= Directions =
Please rewrite all of the records below with "Manila" switched to "Kraft", leaving everything else unchanged and the pictures out.

BEGIN Records to process

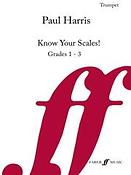 Know Your Scales. Trumpet Gd 1-3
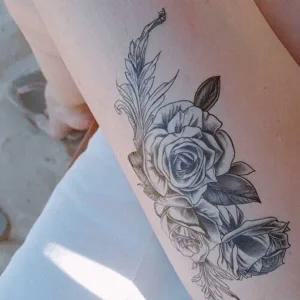 대형 바디 타투스티커 헤나 문신 플라워-WFFRCS7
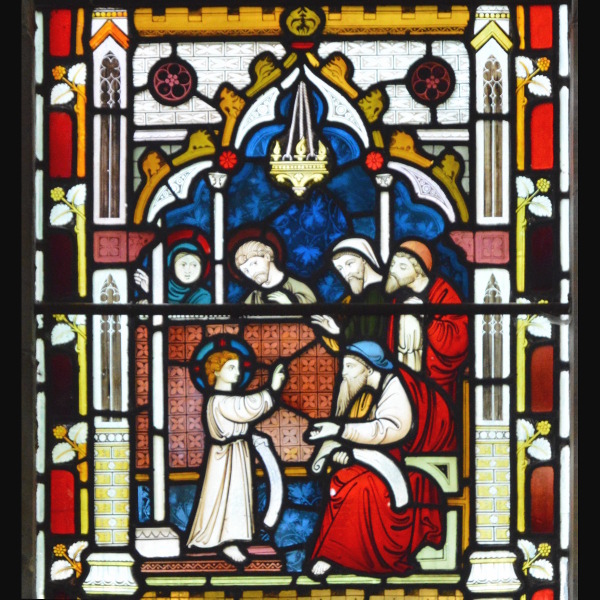 The South Window - bottom left panel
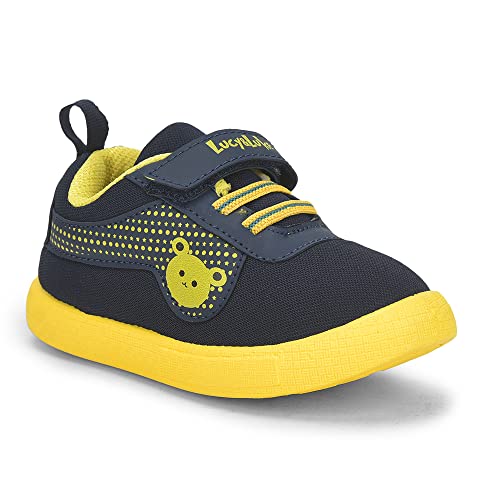 Liberty Lucy&Luke BASTIAN-2E Slip-on Casual Shoes for Kids with PVC Sole | Canvas Upper Sneakers | Quick-Wear Velcro Closure | Stylish, Lightweight & Comfortable Footbed (N.Blue - 10C UK)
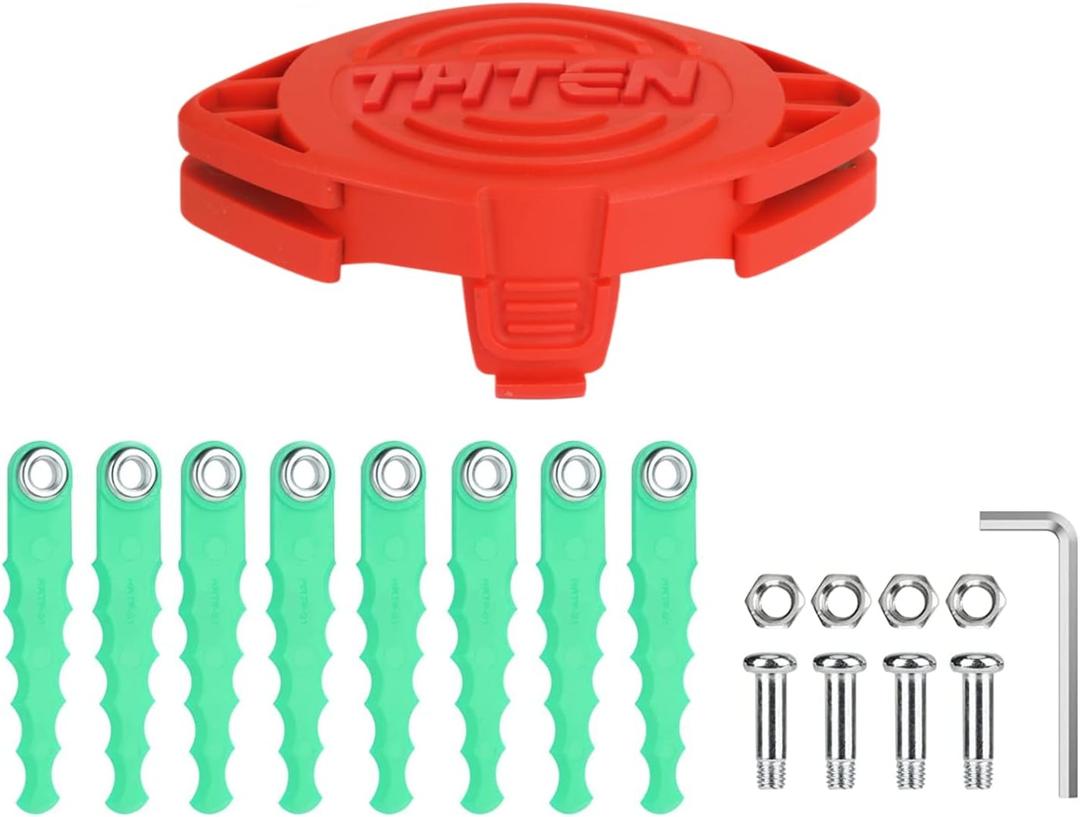 THTEN SF-080 Trimmer Blades Head Compatible with Black & Decker GH3000 LST540 GH3000R LST540B Edger Grass Trimmers 18 Pack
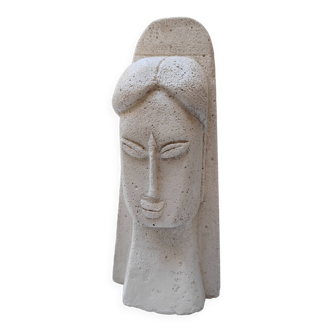 Woman's head sculpture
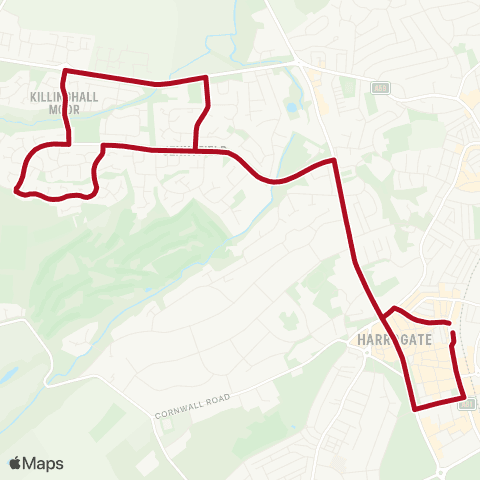 The Harrogate Bus Company Hgte Bus Station Stand 3 - Bus Station map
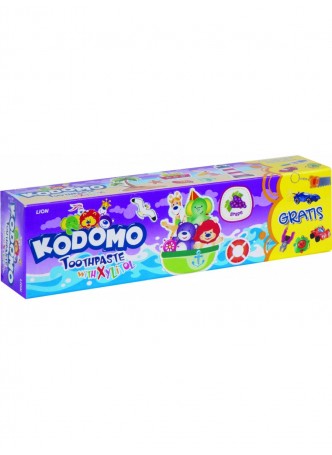 Кодомо детская зубная паста "Виноград" + игрушка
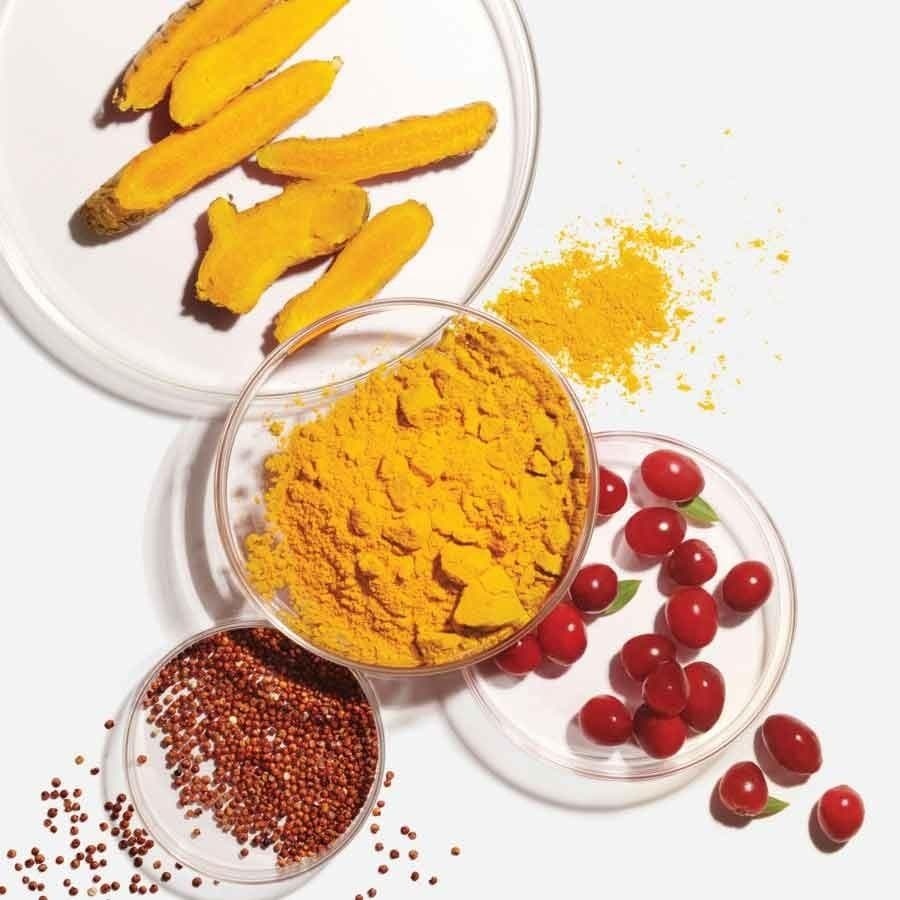 Kiehl's Glow маска за блиставо лице са куркумом, брусницама и саменом - 100 мл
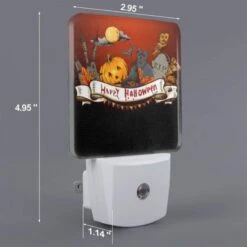 Night Light Set Of 2, A Halloween Sign With A Cat And A Pumpkin On It. -Nuas Diy Shop 47c24aaeade09519b21834aa967a3486c8bd8ad9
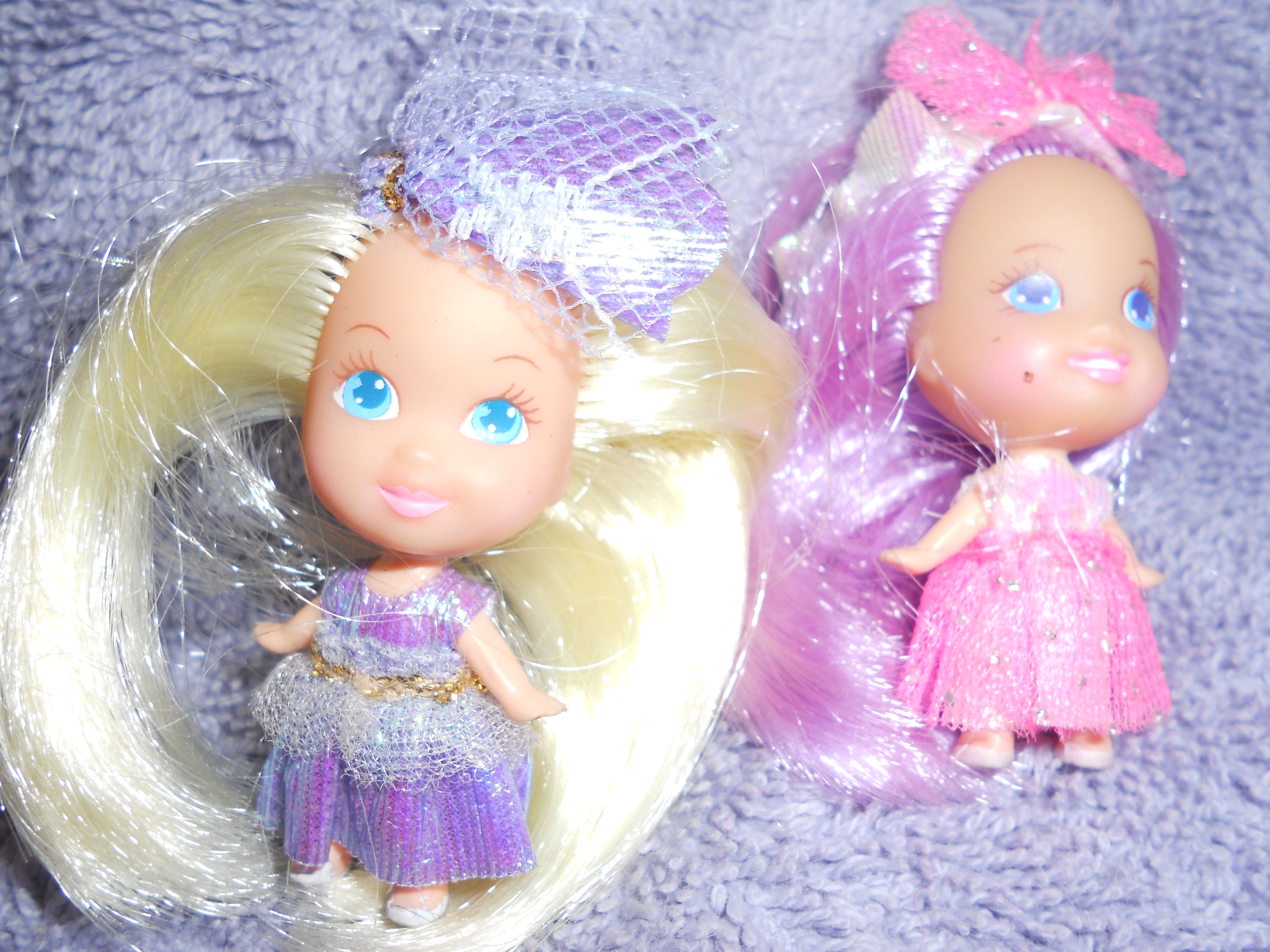Liddle Kiddles Type Dolls Pair 1994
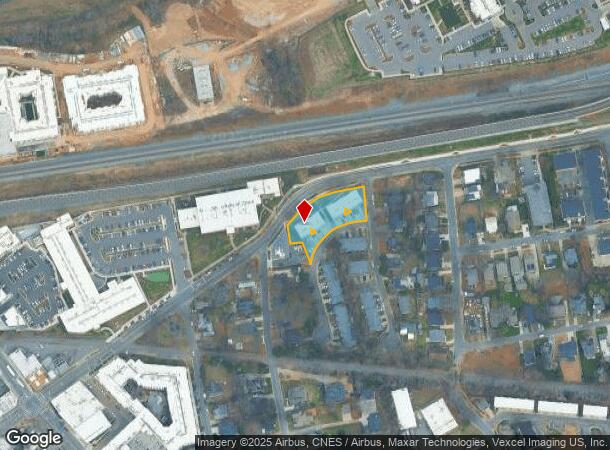  3444 N Davidson St, Charlotte, NC Parcel Map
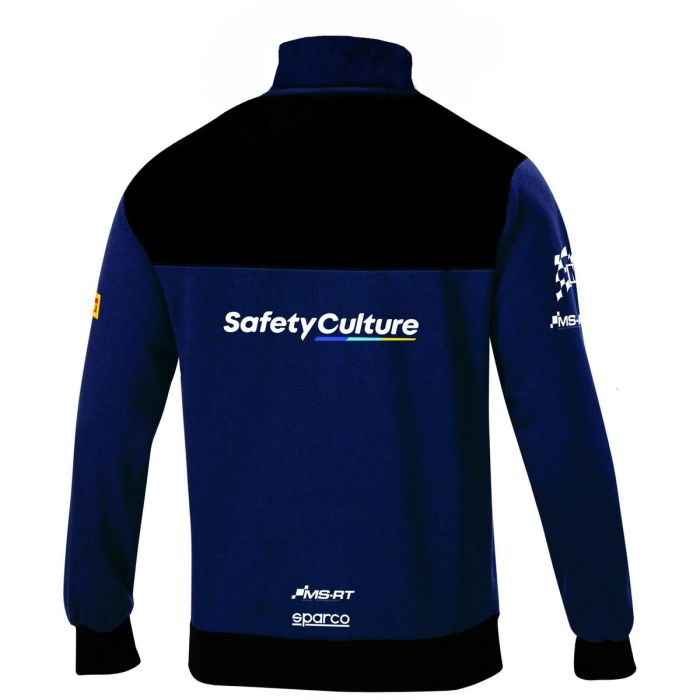 Sudadera sin Capucha Hombre Sparco LADY FRAME Azul Azul oscuro L 2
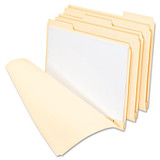 Three-fastener File Folders, 1/3-cut Tabs, Letter Size, Manila, 50/box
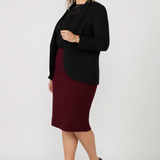 Macy Skirt in Wine Smart Crepe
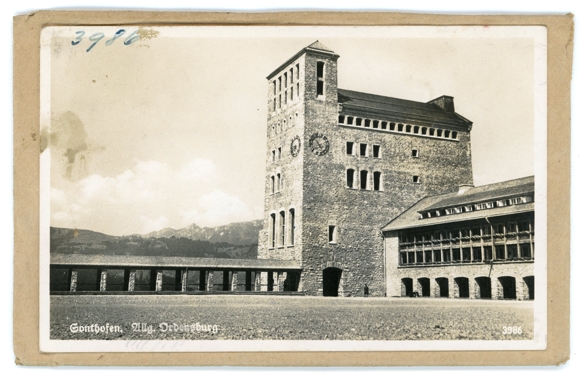 5 glass negatives Sonthofen in Oberallgäu Swabia, Ordensburg, Strasse, Edelweiss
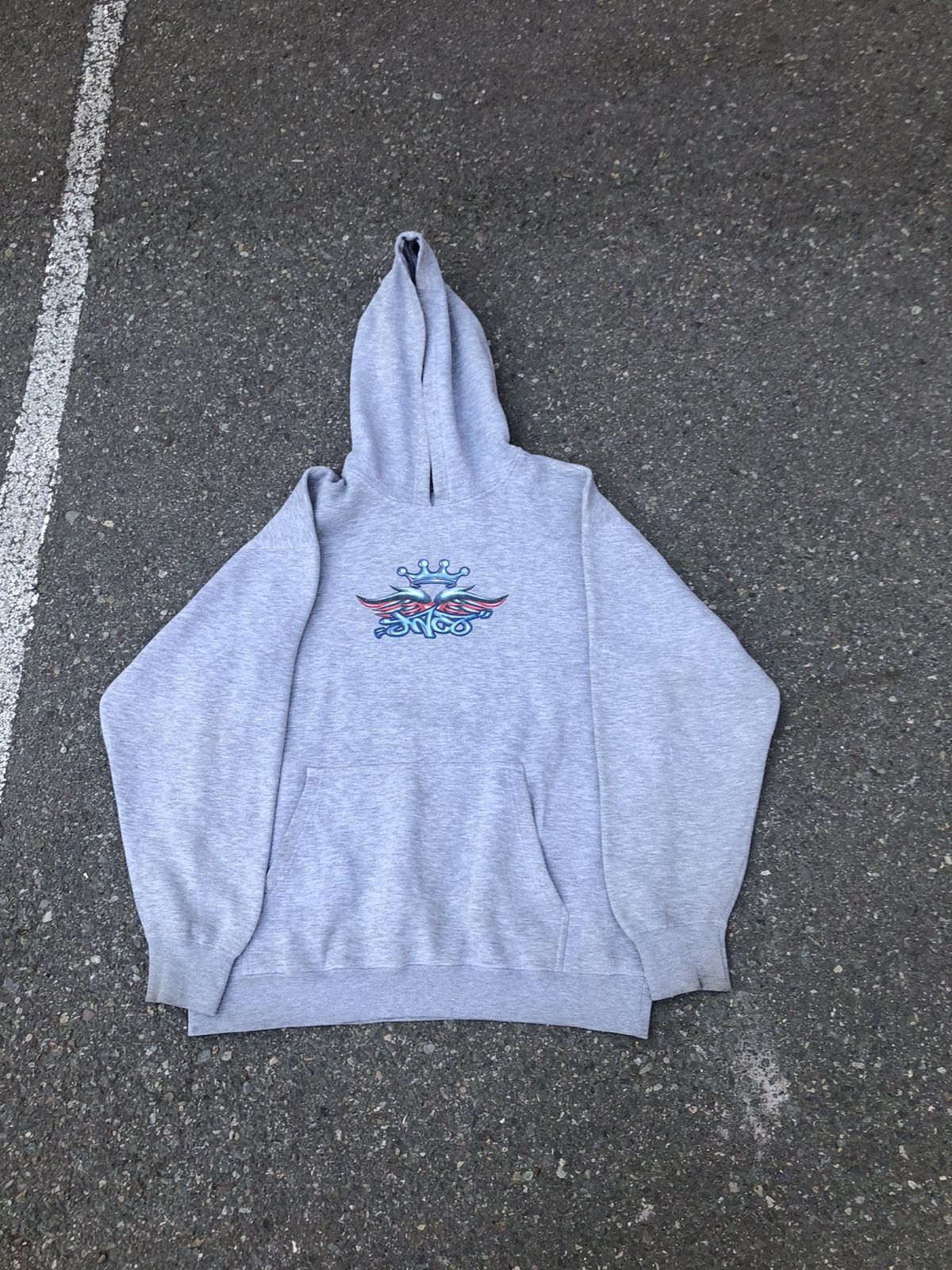 image of Jnco Hoodie in Grey, Men's (Size Medium)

END Records to process

= Answer space =
 Know Your Scales. Trumpet Gd 1-3
 대형 바디 타투스티커 헤나 문신 플라워-WFFRCS7
 The South Window - bottom left panel
 Liberty Lucy&Luke BASTIAN-2E Slip-on Casual Shoes for Kids with PVC Sole | Canvas Upper Sneakers | Quick-Wear Velcro Closure | Stylish, Lightweight & Comfortable Footbed (N.Blue - 10C UK)
 THTEN SF-080 Trimmer Blades Head Compatible with Black & Decker GH3000 LST540 GH3000R LST540B Edger Grass Trimmers 18 Pack
 Woman's head sculpture
 The Harrogate Bus Company Hgte Bus Station Stand 3 - Bus Station map
 Кодомо детская зубная паста "Виноград" + игрушка
 Kiehl's Glow маска за блиставо лице са куркумом, брусницама и саменом - 100 мл
 Night Light Set Of 2, A Halloween Sign With A Cat And A Pumpkin On It. -Nuas Diy Shop 47c24aaeade09519b21834aa967a3486c8bd8ad9
Liddle Kiddles Type Dolls Pair 1994
  3444 N Davidson St, Charlotte, NC Parcel Map
 Sudadera sin Capucha Hombre Sparco LADY FRAME Azul Azul oscuro L 2
 Three-fastener File Folders, 1/3-cut Tabs, Letter Size, Kraft, 50/box
 Macy Skirt in Wine Smart Crepe
 5 glass negatives Sonthofen in Oberallgäu Swabia, Ordensburg, Strasse, Edelweiss
 image of Jnco Hoodie in Grey, Men's (Size Medium)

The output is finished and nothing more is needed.